Plathow Christian, Hof Holger, Kuhn Sabine, Puderbach Michael, Ley Sebastian, Biederer Juergen, Claussen Claus D, Huber Peter E, Schaefer Juergen, Tuengerthal Siegfried, Kauczor Hans-Ulrich
Department of Diagnostic Radiology, Eberhard-Karls University Tuebingen, Hoppe-Seyler 3, 72060, Tuebingen, Germany.
Eur Radiol. 2006 Sep;16(9):1942-50. doi: 10.1007/s00330-006-0237-y. Epub 2006 Apr 21.
A frequent side effect after radiotherapy of lung tumors is a decrease of pulmonary function accompanied by dyspnea due to developing lung fibrosis. The aim of this study was to monitor lung motion as a correlate of pulmonary function and intrathoracic tumor mobility before and after radiotherapy (RT) using dynamic MRI (dMRI). Thirty-five patients with stage I non-small-cell lung carcinoma were examined using dMRI (trueFISP; three images/s). Tumors were divided into T1 and T2 tumors of the upper, middle and lower lung region (LR). Maximum craniocaudal (CC) lung dimensions and tumor mobility in three dimensions were monitored. Vital capacity (VC) was measured and correlated using spirometry. Before RT, the maximum CC motion of the tumor-bearing hemithorax was 5.2 +/- 0.9 cm if the tumor was located in the lower LR (middle LR: 5.5 +/- 0.8 cm; upper LR: 6.0 +/- 0.6 cm). After RT, lung motion was significantly reduced in the lower LR (P < 0.05). Before RT, the maximum CC tumor mobility was significantly higher in tumors of the lower LR 2.5 +/- 0.6 vs. 2.0 +/- 0.3 cm (middle LR; P < 0.05) vs. 0.7 +/- 0.2 cm (upper LR; P < 0.01). After RT, tumor mobility was significantly reduced in the lower LR (P < 0.01) and in T2 tumor patients (P < 0.05). VC showed no significant changes. dMRI is capable of monitoring changes in lung motion that were not suspected from spirometry. This might make the treatment of side effects possible at a very early stage. Changes of lung motion and tumor mobility are highly dependent on the tumor localization and tumor diameter.

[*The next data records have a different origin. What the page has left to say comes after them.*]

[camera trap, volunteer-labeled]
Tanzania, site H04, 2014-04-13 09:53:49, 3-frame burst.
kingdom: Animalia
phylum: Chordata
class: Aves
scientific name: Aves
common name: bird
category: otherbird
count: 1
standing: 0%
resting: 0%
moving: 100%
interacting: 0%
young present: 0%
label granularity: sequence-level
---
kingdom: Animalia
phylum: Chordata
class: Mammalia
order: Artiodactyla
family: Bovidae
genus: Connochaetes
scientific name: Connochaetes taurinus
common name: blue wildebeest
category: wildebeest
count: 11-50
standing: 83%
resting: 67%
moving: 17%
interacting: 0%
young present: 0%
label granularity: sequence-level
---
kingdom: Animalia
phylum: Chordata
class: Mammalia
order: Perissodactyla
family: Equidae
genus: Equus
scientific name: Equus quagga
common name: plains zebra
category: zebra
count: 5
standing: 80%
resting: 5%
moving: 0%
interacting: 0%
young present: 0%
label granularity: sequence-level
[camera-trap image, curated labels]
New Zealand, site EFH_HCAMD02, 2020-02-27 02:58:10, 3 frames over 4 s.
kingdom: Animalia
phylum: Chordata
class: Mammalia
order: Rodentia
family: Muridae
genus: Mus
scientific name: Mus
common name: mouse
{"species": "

肺部肿瘤放疗后的常见副作用是肺功能下降,并因肺纤维化加重而出现呼吸困难。本研究的目的是使用动态磁共振成像(dMRI)监测放疗(RT)前后肺运动情况,作为肺功能和胸内肿瘤活动度的相关指标。对35例I期非小细胞肺癌患者进行dMRI检查(真稳态进动快速成像序列;每秒采集3幅图像)。将肿瘤分为上、中、下肺区(LR)的T1和T2肿瘤。监测最大头脚方向(CC)肺尺寸和肿瘤的三维活动度。使用肺活量计测量肺活量(VC)并进行相关性分析。放疗前,如果肿瘤位于下肺区,患侧半胸的最大CC运动为5.2±0.9 cm(中肺区:为5.5±0.8 cm;上肺区:为6.0±0.6 cm)。放疗后,下肺区的肺运动明显减少(P<0.05)。放疗前,下肺区肿瘤的最大CC肿瘤活动度明显更高,为2.5±0.6 cm,而中肺区为2.0±0.3 cm(P<0.05),上肺区为0.7±0.2 cm(P<0.01)。放疗后,下肺区(P<0.01)和T2期肿瘤患者(P<0.05)的肿瘤活动度明显降低。VC无明显变化。dMRI能够监测到肺活量计未发现的肺运动变化。这可能使在非常早期阶段就对副作用进行治疗成为可能。肺运动和肿瘤活动度的变化高度依赖于肿瘤的定位和肿瘤直径。